Cela est un peu déroutant pour nous aujourd’hui, mais cela est très significatif pour l’Eglise dont fait partie Luc. La société établissait un lien étroit entre les maladies et les forces maléfiques, ainsi l’exorcisme était une pratique totale qui s’attaquait aux causes du mal. Les Grecs parlent de démons, les juifs d’esprits impurs, mauvais, ce qui souligne bien l’opposition de ces effets maléfiques et de l’Esprit Saint.
Luc parle d’un « homme possédé par un esprit démoniaque ». Cela indique les contraintes intérieures qui entravent souvent l’homme, sans que celui-ci ait la force de se libérer seul. Les miracles opérés par Jésus sont un moyen de manifester la puissance de Dieu, sa victoire sur Satan, une annonce de la venue de son Règne. Ils veulent être des incitations pressantes à la conversion. Mais cela ne peut se faire que dans la foi .
Le récit de Luc se déroule selon le schéma classique : le démon reconnaît l’exorciste et se rebiffe.

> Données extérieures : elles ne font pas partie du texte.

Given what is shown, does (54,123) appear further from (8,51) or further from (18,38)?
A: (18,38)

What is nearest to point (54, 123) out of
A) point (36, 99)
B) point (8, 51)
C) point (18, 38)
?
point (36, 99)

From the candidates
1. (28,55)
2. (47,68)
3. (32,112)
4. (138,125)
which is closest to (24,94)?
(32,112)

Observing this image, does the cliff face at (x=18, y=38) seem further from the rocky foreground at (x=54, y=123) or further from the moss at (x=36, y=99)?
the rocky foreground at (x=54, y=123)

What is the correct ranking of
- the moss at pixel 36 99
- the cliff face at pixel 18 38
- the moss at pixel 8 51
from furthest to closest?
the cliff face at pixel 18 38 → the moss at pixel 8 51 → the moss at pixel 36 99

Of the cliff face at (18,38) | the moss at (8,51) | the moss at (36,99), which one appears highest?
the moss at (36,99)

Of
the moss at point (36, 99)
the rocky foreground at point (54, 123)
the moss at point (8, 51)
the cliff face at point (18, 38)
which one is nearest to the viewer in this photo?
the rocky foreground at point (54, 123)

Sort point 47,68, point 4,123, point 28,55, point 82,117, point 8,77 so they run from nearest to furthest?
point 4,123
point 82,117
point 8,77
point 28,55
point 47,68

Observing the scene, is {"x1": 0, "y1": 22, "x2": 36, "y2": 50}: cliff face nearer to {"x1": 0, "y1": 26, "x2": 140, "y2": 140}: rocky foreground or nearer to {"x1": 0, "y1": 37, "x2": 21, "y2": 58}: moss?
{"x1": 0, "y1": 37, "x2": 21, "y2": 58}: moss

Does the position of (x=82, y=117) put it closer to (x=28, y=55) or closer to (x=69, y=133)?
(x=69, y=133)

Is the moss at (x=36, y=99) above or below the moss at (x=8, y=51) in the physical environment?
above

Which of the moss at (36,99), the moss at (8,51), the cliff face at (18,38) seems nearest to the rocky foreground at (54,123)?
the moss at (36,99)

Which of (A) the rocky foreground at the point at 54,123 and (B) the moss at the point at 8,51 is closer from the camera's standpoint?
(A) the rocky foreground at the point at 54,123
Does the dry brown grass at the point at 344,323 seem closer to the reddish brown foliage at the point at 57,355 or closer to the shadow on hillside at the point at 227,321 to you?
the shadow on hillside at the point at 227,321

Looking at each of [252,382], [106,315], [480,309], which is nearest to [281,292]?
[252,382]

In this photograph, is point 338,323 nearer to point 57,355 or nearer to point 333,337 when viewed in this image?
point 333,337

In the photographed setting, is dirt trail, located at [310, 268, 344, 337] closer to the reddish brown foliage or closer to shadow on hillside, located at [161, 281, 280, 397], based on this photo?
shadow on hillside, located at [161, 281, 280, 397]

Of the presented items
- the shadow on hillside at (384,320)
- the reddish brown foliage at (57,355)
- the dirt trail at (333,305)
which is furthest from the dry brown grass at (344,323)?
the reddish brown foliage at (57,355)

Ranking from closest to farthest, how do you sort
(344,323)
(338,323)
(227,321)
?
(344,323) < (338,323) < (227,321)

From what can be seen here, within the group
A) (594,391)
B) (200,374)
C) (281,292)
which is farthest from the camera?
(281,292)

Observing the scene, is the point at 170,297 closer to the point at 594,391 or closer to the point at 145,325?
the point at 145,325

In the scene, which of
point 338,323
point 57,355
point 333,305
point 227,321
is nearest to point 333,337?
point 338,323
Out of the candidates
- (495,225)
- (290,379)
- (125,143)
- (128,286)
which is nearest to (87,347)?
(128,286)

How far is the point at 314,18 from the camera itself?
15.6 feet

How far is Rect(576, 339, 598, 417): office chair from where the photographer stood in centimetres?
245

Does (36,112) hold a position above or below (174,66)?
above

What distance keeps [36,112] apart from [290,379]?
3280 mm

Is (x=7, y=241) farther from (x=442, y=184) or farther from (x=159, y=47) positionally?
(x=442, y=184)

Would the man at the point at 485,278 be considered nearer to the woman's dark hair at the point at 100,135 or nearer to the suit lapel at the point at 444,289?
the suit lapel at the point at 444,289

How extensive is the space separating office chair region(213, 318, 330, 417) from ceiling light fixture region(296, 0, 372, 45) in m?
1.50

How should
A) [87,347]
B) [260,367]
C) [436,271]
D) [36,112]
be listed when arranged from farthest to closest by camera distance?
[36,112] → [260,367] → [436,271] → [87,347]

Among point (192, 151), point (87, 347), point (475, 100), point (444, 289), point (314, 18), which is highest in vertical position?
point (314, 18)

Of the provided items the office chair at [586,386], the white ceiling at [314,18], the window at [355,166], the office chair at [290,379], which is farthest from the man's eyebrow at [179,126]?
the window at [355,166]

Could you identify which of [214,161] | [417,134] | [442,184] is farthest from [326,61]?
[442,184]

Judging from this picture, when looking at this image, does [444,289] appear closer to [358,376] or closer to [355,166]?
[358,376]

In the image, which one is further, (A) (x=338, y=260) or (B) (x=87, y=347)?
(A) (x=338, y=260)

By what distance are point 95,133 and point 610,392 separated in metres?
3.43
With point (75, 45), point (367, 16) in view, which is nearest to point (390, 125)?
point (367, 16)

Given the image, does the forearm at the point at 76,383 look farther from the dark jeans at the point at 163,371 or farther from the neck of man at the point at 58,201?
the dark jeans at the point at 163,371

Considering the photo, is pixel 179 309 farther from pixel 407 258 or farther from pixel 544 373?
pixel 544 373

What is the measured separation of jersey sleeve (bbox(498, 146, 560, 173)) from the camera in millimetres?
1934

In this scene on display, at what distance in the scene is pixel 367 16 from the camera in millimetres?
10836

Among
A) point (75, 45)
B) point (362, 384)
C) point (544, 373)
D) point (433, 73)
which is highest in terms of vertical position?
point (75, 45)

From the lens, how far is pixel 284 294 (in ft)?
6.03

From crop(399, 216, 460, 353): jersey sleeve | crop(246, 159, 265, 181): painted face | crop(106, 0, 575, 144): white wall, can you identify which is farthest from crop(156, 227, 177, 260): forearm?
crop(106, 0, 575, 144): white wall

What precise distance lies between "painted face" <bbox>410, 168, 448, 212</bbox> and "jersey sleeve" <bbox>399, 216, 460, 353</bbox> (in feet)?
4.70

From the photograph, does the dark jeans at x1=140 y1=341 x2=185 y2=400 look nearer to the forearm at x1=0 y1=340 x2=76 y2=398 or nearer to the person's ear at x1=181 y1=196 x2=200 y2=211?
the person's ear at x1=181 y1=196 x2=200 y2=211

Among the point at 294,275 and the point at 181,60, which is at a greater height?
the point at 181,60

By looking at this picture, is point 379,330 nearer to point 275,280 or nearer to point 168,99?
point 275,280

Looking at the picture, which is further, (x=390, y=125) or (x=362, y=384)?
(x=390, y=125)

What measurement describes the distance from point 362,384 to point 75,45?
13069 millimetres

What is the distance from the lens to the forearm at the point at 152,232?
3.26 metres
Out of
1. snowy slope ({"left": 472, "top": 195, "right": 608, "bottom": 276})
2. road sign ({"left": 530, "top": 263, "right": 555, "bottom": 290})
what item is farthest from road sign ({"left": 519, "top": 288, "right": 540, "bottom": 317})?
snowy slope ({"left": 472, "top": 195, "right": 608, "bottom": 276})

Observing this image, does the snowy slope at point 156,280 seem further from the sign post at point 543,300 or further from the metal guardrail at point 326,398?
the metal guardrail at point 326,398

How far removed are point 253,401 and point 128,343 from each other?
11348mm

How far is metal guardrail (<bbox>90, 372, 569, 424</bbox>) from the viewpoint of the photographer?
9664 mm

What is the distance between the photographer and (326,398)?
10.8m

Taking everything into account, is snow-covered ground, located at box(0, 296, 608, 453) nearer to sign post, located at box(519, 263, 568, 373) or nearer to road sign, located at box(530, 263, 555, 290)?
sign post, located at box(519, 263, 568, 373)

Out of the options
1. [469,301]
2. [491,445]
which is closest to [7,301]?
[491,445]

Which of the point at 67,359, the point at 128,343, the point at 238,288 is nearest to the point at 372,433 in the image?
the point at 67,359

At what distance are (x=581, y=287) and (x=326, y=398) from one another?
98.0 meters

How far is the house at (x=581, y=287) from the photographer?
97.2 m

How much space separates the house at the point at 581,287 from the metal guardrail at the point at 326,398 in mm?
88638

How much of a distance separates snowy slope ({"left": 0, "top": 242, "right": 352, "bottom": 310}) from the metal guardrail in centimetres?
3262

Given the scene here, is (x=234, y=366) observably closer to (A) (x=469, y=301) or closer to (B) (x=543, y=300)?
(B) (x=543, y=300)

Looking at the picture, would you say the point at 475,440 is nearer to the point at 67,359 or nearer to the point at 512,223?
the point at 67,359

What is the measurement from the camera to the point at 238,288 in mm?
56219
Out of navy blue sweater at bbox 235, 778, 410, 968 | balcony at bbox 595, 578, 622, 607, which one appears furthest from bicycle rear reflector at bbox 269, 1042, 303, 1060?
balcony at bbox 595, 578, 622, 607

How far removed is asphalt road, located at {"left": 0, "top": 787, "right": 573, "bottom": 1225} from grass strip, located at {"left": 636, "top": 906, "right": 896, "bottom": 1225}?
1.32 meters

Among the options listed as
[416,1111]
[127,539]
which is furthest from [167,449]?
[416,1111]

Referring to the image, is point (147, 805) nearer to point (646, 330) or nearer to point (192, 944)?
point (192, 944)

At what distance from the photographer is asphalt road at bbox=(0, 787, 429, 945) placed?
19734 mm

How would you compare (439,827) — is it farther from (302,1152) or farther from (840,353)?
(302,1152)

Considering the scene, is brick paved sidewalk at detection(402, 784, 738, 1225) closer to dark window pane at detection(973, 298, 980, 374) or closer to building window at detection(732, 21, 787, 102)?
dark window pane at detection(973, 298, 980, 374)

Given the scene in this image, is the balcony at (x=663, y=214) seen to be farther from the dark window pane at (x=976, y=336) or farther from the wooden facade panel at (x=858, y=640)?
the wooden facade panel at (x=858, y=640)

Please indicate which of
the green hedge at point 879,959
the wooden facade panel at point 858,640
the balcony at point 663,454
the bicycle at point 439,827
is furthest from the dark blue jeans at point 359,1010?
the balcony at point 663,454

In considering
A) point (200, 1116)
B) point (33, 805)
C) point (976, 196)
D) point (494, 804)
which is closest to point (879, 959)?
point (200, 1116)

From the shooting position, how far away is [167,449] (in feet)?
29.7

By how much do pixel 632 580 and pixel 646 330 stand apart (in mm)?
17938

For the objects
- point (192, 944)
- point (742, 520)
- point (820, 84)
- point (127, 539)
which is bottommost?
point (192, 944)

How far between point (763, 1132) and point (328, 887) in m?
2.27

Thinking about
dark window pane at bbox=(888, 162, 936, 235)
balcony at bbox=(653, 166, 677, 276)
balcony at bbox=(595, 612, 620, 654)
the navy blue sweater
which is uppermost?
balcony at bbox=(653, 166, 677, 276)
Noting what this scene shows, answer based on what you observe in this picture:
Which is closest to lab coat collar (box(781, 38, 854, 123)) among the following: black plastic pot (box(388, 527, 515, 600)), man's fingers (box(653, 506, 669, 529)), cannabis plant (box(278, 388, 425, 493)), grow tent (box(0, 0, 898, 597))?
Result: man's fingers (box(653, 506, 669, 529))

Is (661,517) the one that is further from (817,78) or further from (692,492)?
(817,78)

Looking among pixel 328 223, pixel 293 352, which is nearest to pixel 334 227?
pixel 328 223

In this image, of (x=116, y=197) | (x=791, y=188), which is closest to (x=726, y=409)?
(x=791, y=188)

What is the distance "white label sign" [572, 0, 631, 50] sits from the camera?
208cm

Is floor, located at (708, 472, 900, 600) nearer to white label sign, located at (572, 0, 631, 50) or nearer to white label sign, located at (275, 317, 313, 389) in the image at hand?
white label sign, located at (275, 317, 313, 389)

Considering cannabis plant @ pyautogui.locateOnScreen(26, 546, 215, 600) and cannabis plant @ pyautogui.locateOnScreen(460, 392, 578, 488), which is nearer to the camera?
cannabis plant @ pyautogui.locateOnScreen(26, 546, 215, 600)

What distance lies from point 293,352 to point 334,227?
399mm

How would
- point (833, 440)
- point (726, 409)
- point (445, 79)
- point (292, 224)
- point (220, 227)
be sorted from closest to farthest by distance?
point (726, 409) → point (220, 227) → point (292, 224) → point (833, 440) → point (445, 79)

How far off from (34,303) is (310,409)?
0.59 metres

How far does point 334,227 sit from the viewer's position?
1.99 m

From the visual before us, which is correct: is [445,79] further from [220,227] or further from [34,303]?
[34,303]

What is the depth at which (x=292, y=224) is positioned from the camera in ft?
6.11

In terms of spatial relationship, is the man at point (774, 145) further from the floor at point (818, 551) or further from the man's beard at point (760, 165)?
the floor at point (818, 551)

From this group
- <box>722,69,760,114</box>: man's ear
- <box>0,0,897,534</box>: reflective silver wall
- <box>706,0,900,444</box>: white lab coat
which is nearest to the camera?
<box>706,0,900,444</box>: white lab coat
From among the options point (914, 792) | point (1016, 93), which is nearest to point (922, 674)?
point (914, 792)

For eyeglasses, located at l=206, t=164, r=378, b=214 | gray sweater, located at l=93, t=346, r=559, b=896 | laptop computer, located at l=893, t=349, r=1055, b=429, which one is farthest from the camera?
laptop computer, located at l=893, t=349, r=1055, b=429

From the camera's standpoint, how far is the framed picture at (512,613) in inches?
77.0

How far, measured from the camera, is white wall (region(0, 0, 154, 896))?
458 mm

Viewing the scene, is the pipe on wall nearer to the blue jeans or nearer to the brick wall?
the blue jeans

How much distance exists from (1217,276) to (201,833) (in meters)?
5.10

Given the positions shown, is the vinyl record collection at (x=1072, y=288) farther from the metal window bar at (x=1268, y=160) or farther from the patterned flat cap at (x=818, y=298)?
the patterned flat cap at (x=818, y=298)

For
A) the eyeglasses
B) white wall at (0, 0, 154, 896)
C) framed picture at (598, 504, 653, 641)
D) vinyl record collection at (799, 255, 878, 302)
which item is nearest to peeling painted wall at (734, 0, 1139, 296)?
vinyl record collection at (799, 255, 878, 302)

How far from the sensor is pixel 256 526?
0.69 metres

Il ne se contente pas de nommer Jésus de Nazareth et de marquer ses distances de façon hostile. Il demande si l’heure ultime où doit s’écrouler le monde des forces du mal n’a pas sonné. Il sait qui est réellement Jésus et le nomme « le saint de Dieu ».
Puis l’exorciste profère une menace ou un ordre. Alors le démon sort de façon manifeste : l’homme est projeté à terre devant les spectateurs.
Le récit se termine par la description de l’impression produite sur les assistants : une crainte religieuse qui conduit à l’interroger sur l’origine de cette parole efficace.
Le lecteur sait qu’il s’agit de l’Esprit dont Jésus a reçu l’onction.